Commit Graph

3876 Commits

Author SHA1 Message Date
Francisco Casas
321fda9c26 vkd3d-shader/hlsl: Only use the temp copy for variables that are written.
This can save a significant amount of temp registers because it allows to
avoid referencing the temp (and having to store it) when not needed.
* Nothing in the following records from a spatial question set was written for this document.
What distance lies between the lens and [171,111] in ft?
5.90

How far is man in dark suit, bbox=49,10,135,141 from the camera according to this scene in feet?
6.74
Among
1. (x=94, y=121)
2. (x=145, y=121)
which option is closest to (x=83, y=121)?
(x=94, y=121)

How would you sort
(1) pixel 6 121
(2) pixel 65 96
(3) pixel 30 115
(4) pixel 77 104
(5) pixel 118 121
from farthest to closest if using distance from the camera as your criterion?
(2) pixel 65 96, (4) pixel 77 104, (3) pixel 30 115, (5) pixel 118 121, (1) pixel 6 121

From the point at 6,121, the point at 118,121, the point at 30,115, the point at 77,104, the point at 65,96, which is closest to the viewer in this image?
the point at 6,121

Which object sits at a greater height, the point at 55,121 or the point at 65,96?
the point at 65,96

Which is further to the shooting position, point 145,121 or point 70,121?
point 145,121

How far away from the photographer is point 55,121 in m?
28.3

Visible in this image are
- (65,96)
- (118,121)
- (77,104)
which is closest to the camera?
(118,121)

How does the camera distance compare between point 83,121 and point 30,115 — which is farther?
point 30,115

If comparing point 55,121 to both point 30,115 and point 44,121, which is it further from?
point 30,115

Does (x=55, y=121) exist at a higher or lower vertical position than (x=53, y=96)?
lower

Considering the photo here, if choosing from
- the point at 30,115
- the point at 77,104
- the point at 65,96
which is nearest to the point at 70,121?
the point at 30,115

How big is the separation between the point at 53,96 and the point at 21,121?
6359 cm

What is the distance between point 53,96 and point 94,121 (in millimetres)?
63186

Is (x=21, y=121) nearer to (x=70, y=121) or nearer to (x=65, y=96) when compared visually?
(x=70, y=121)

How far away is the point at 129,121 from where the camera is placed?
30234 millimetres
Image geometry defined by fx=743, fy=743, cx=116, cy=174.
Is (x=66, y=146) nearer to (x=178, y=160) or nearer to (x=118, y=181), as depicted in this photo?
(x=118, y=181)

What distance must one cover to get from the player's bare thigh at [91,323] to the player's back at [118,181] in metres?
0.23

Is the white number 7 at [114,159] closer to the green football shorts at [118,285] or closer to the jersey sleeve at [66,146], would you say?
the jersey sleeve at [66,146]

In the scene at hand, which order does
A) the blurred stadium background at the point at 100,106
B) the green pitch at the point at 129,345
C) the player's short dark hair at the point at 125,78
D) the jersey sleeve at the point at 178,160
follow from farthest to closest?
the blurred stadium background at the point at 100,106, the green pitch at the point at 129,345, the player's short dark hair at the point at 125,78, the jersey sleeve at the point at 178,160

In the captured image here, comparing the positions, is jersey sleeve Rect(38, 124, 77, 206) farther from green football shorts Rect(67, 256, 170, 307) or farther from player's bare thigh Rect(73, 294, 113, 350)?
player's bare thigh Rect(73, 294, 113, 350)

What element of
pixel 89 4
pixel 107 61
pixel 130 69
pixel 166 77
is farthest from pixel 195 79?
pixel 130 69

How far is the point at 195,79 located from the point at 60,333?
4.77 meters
For instance, this patch lowers the number of required temps for the
following ps_2_0 shader from 24 to 19:

    int i;
    float3x3 mats[4];

    float4 main() : sv_target
    {
        return mul(mats[i], float3(1, 2, 3)).xyzz;
    }

Also, it is needed for SM1 vertex shader relative addressing since
non-constant loads are required to be directly on the uniform ('c'
registers) instead of the temp, and non-constant loads cannot be
transformed by copy propagation.
2025-02-20 15:44:09 +01:00
Elizabeth Figura
8e6ddb0c1a vkd3d-shader/hlsl: Don't mark extern variables with an explicit first_write or last_read.
Fix the last few places that care.
2025-02-20 15:44:09 +01:00
Francisco Casas
1d74ff075e vkd3d-make/hlsl: Trace the number of registers allocated in allocate_temp_registers(). 2025-02-20 15:44:04 +01:00
Nikolay Sivov
f830ac1206 vkd3d-shader/preproc: Do not attempt to load empty included files.
Signed-off-by: Nikolay Sivov <nsivov@codeweavers.com>
2025-02-20 15:40:34 +01:00
Francisco Casas
3aecbc5ac1 vkd3d-shader/hlsl: Also dump preprocessed shaders.
This could be useful since there are many shaders that contain `#include`
directives or use parameter-defined macros and we can't reproduce bugs
from the source alone.
2025-02-19 17:34:24 +01:00
Giovanni Mascellani
665c29f0be vkd3d-shader/tpf: Allow I/O index ranges to not intersect a signature element for a given register.
The current TPF validator enforces that for each register involved
in a DCL_INDEX_RANGE instruction there must be a signature element
for that register and the DCL_INDEX_RANGE write mask. This is an
excessively strong request, and causes some shaders from The Falconeer
to be invalidly rejected.

The excessively strong check was needed to avoid triggering a bug
in the I/O normaliser. Since that bug is now solved, the check
can be relaxed.
2025-02-19 17:30:25 +01:00
Giovanni Mascellani
4b84fb486b vkd3d-shader/ir: Handle index ranges that do not touch a signature element for each register.
A good part of the I/O normaliser job is to merge together signature
elements that are spanned by DCL_INDEX_RANGE instructions. The
current algorithm assumes that each index range touches exactly
one signature element for each index spanned by the range. The
assumption is used in shader_signature_merge() in the form of
expecting that, if the index range is N registers long, then,
once you find the first signature element of an index range, the
other elements that will have to be merged with it are exactly the
following N-1 according to the order given by
signature_element_register_compare() or
signature_element_mask_compare(), depending on the signature type.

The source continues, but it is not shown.